▶ _Written task_: Reproduce the excerpt below on directing Four Dogs And A Bone from "From left to" up to and including "by Gaelen Beatty)", replacing "Fame" with "Celebrity".

▶ _Source excerpt_:

################

Sunday Feauture: Shawn Macdonald on directing Four Dogs And A Bone (Vancouver)
From left to right: Michelle Martin, Robert Moloney, Andrew Coghlan, Nadia Blanchfield
Four Dogs And A Bone: Fame, Art and Keeping It Real
by Shawn Macdonald
(photos by Gaelen Beatty)
I first saw Four Dogs and a Bone in Vancouver in 1996. It was produced by the now defunct Fend Players at a venue that is also gone called the Station Street Arts Centre and starred Nicola Cavendish. What I remember most about the production at the time was how funny it was, and how delicious it looked for those actors to play those long, funny, monologue-rich scenes.
When I was approached by Michelle Martin (who plays Collette in our production) to direct this play back in the Fall of 2012, I admit I had a mixed reaction. My first reaction was slightly cynical. When people decide to showcase their work, why do they default to American playwrights like Shanley or Mamet? Why do we look at those plays as the prime examples of "an actors play"? Why do we think that being in a play set in New York will afford us actors an opportunity to show the world that we’re good actors and they should hire us? Because we can do accents?

################

▶ _Material_:
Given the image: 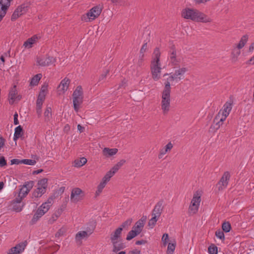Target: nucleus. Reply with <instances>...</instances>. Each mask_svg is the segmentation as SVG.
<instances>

################

▶ _Correct output_:
From left to right: Michelle Martin, Robert Moloney, Andrew Coghlan, Nadia Blanchfield
Four Dogs And A Bone: Celebrity, Art and Keeping It Real
by Shawn Macdonald
(photos by Gaelen Beatty)